I thought I would observe the centenary of the end of World War I and Veterans’ Day with a book recommendation: The Vanquished: Why the First World War Failed to End. This is a powerful, deeply important book. Today we are observing the century since the armistice that ended the First World War. But this anniversary obscures a reality this book explores with great depth and hideous illumination. In the West, mainly for England, France, and Belgium, the war took a catastrophic toll. But it was conducted largely within accepted distinctions between combatants and civilians. Just as importantly it ended with a rapid and full transition from war to peace, hostilities to demobilization. The history is dramatically different the further we look to the east.
The German Imperial state collapsed with the signing of the armistice and unwound into months of paramilitary violence and revolution from which a moderate socialist parliamentary government, which we know as the Weimar Republic, eventually consolidated power only with the assistance of rightist paramilitaries which would provide the seedbed for the growth of Nazism over the following decade. Italy, a nominal victor state, entered a comparable if less bloody period of trial from which emerged the “fascist” dictatorship of Benito Mussolini in 1922.
But it was in the east, in the regions we now know as Poland, Ukraine, Austria, Hungary, Belarus, Russia. the Baltics and the Balkans where the fighting really never ended. Here the formal war of 1914 and 1918 was conducted in a more total fashion than it had been in the West. Armistice brought state collapse and a period of state building and regeneration through violence, population transfers and mass killing.

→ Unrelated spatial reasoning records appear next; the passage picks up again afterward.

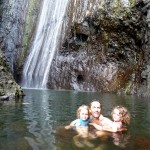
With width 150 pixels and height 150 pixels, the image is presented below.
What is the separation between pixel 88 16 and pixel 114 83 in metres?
7.30

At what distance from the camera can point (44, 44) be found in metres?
41.0

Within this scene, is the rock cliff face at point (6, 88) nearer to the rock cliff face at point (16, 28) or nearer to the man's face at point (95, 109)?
the man's face at point (95, 109)

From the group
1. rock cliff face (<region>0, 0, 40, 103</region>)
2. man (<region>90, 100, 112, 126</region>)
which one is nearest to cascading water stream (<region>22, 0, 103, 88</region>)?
rock cliff face (<region>0, 0, 40, 103</region>)

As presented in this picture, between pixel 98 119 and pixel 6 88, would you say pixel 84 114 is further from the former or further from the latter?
pixel 6 88

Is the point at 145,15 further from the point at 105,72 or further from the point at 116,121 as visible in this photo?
the point at 116,121

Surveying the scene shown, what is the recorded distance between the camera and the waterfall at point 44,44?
39062 mm

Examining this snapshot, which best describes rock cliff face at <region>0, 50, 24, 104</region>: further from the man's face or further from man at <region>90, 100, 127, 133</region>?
the man's face

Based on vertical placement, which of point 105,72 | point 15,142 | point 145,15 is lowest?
point 15,142

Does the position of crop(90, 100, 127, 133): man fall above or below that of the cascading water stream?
below

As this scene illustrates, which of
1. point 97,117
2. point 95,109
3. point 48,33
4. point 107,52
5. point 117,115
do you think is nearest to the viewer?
Result: point 117,115

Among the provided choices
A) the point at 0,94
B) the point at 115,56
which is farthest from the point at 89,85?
the point at 0,94

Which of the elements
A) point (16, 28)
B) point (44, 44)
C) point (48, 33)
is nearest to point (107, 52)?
point (44, 44)

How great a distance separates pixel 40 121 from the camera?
43.5ft

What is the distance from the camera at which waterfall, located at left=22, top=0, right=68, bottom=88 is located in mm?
39062
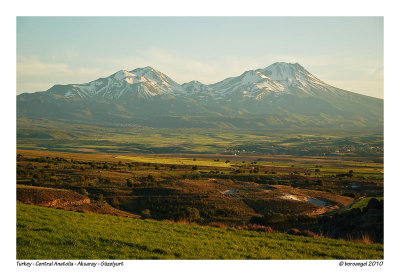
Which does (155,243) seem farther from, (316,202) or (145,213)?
(316,202)

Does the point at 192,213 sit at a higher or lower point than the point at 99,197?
lower

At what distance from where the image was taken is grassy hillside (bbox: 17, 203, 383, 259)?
57.0 feet

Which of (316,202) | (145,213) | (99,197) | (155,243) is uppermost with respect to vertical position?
(155,243)

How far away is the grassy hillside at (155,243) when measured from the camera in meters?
17.4

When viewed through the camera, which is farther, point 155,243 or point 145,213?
point 145,213

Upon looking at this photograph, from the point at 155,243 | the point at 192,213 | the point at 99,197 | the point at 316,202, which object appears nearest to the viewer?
the point at 155,243

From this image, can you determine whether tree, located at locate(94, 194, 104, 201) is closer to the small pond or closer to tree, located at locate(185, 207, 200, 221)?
tree, located at locate(185, 207, 200, 221)

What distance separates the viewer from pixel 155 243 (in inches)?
742

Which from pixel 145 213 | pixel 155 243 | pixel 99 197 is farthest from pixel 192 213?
pixel 155 243

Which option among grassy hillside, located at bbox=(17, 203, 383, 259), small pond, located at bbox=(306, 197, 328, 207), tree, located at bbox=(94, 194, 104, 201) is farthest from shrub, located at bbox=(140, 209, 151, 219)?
small pond, located at bbox=(306, 197, 328, 207)

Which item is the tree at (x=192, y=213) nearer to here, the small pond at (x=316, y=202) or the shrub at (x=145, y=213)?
the shrub at (x=145, y=213)

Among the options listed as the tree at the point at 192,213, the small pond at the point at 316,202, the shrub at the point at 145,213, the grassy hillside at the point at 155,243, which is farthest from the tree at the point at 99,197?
the small pond at the point at 316,202
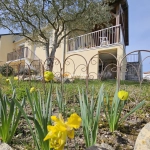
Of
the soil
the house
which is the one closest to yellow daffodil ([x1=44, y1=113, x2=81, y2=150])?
the soil

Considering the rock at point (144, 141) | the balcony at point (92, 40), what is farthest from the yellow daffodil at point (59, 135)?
the balcony at point (92, 40)

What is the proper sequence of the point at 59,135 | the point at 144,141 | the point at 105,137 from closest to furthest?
1. the point at 59,135
2. the point at 144,141
3. the point at 105,137

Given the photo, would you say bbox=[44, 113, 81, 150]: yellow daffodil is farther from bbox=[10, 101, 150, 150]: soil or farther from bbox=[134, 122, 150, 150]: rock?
bbox=[134, 122, 150, 150]: rock

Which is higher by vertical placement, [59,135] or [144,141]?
[59,135]

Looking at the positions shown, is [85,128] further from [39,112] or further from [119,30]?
[119,30]

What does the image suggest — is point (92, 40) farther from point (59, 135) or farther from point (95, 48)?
point (59, 135)

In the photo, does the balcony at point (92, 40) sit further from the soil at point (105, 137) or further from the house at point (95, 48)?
the soil at point (105, 137)

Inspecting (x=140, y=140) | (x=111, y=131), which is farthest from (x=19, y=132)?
(x=140, y=140)

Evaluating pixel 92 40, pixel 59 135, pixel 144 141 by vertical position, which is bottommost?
pixel 144 141

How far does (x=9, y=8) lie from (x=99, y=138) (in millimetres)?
9222

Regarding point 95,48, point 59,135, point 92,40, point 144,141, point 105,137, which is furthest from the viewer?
point 92,40

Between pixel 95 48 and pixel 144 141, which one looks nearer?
pixel 144 141

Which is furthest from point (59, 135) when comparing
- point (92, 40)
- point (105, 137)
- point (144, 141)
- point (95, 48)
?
point (92, 40)

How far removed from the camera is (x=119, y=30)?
9883mm
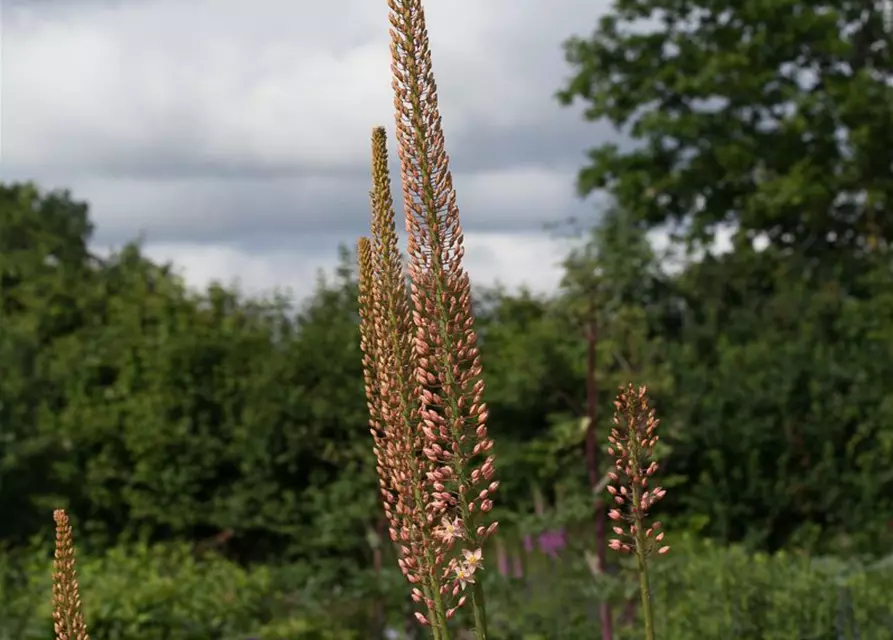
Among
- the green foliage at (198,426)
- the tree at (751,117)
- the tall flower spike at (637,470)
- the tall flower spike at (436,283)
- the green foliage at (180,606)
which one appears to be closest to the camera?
the tall flower spike at (436,283)

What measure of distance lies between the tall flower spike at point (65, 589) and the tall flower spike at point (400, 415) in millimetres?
589

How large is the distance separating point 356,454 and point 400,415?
793 centimetres

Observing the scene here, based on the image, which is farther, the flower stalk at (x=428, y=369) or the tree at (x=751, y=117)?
the tree at (x=751, y=117)

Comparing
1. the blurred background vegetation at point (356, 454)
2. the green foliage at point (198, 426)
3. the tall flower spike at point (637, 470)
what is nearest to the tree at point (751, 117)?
the blurred background vegetation at point (356, 454)

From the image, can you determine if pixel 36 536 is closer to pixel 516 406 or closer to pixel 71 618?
pixel 516 406

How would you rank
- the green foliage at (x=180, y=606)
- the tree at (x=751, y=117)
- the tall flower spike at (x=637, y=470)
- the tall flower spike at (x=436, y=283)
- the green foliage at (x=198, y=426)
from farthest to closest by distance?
the tree at (x=751, y=117), the green foliage at (x=198, y=426), the green foliage at (x=180, y=606), the tall flower spike at (x=637, y=470), the tall flower spike at (x=436, y=283)

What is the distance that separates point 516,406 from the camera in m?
10.6

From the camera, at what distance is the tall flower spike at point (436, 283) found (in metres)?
2.23

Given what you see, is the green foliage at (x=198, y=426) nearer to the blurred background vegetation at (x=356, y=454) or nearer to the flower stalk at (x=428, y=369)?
the blurred background vegetation at (x=356, y=454)

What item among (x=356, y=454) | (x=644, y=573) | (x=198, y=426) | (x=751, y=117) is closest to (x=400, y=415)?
(x=644, y=573)

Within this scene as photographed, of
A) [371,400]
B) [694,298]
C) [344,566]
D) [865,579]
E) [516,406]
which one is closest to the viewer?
[371,400]

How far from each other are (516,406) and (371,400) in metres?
8.04

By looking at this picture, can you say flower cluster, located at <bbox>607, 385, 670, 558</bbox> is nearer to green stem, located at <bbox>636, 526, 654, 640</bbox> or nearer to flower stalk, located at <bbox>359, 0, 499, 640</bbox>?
green stem, located at <bbox>636, 526, 654, 640</bbox>

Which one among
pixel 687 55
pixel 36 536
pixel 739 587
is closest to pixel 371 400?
pixel 739 587
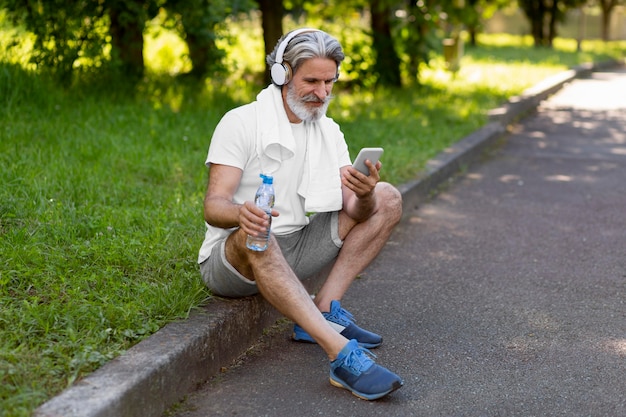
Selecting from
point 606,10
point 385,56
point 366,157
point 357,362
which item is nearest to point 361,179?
point 366,157

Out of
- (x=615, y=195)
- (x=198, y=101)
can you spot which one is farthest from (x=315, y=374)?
(x=198, y=101)

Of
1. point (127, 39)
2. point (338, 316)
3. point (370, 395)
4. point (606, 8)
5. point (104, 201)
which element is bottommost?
point (370, 395)

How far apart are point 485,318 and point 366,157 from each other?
1302 mm

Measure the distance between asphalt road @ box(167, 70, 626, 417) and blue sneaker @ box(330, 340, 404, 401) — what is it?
6 centimetres

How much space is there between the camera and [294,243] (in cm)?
460

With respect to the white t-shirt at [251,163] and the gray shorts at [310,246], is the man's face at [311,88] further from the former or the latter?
the gray shorts at [310,246]

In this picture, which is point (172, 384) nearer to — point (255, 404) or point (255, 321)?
point (255, 404)

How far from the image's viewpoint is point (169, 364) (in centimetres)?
373

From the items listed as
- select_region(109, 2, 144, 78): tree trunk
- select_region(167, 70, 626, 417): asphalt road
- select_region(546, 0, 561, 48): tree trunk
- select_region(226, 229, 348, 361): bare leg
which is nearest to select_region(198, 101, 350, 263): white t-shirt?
select_region(226, 229, 348, 361): bare leg

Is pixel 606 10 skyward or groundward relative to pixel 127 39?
groundward

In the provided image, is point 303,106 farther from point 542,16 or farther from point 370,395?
point 542,16

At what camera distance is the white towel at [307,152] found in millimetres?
4332

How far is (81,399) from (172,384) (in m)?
0.56

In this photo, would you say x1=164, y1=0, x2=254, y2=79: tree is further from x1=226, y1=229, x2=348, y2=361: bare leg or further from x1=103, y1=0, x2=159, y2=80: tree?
x1=226, y1=229, x2=348, y2=361: bare leg
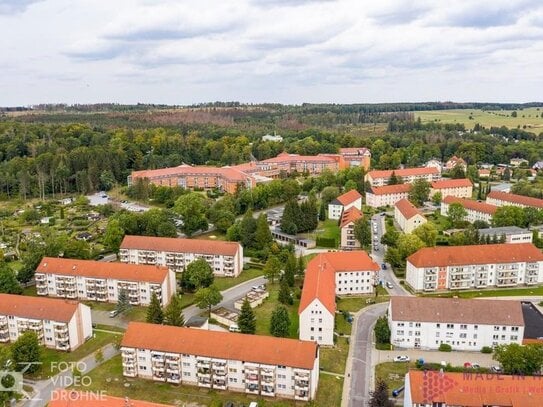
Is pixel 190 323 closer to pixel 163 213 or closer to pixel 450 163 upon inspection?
pixel 163 213

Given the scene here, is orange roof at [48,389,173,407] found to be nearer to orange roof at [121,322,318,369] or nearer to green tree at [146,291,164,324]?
orange roof at [121,322,318,369]

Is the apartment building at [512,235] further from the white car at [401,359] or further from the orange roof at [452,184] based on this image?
the white car at [401,359]

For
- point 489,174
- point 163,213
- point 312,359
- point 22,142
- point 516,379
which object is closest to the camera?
point 516,379

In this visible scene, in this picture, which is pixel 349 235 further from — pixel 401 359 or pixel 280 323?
pixel 401 359

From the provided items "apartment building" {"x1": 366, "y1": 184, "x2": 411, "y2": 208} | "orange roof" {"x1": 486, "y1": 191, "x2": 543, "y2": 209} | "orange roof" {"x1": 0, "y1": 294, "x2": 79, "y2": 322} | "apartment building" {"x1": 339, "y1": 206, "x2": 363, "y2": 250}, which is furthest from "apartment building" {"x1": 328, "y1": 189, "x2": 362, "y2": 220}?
"orange roof" {"x1": 0, "y1": 294, "x2": 79, "y2": 322}

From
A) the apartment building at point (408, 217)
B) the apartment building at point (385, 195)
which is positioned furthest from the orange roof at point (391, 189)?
the apartment building at point (408, 217)

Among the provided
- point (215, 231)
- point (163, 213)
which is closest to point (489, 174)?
point (215, 231)
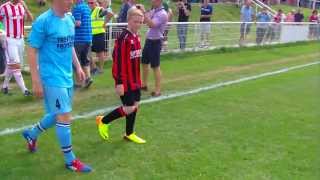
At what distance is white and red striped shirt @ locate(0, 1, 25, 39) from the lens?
32.7 feet

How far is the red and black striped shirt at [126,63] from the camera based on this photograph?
6.77 metres

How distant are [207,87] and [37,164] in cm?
618

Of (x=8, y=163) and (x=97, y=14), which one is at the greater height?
(x=97, y=14)

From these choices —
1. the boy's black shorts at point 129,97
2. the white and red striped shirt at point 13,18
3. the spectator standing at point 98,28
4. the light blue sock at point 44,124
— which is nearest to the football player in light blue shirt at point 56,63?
the light blue sock at point 44,124

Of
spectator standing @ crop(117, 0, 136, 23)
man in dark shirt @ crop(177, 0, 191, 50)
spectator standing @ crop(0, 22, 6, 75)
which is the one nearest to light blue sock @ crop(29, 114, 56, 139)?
spectator standing @ crop(0, 22, 6, 75)

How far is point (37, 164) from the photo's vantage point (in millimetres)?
6020

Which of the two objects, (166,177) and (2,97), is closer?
(166,177)

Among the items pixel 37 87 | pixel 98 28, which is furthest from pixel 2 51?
pixel 37 87

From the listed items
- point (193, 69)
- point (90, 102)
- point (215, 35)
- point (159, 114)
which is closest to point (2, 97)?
point (90, 102)

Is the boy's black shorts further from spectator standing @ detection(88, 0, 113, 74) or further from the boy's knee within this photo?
spectator standing @ detection(88, 0, 113, 74)

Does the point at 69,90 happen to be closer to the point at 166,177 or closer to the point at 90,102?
the point at 166,177

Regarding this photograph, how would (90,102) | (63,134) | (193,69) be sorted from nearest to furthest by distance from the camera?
(63,134)
(90,102)
(193,69)

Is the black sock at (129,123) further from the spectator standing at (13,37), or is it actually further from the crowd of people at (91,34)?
the spectator standing at (13,37)

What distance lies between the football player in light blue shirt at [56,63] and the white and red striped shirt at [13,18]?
4.36m
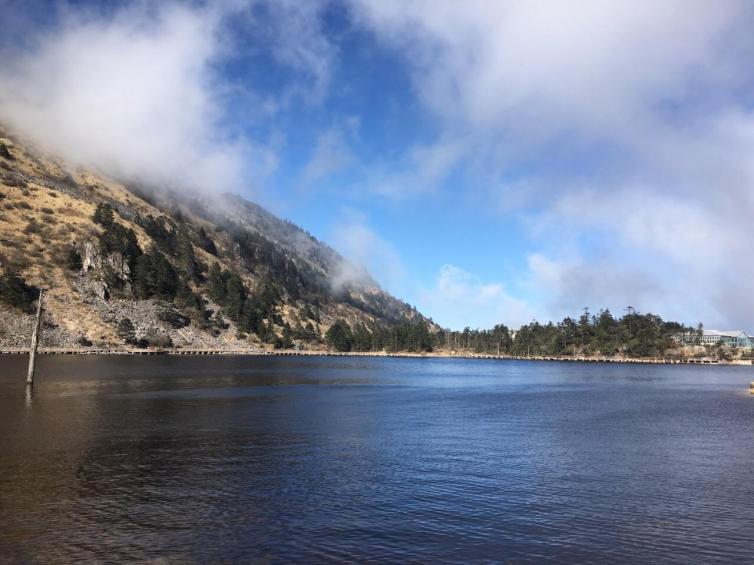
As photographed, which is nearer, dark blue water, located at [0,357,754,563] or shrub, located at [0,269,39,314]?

In this sense the war that nominally ended in late 1918 didn’t really end until the early 1920s. From a longer perspective this end of hostilities in the early 1920s was itself more of an interruption or lull from which hostilities picked up again in the late 1920s and continued, with continuing cycles of brutalizing violence and innovations in organized killing by ‘racial’ categories, which continued right through the middle 1940s.
It is only today that we see the beginnings of comparable breakdowns in state relations, the rise of aggressive nationalisms and racialist movements that were the great story of that period.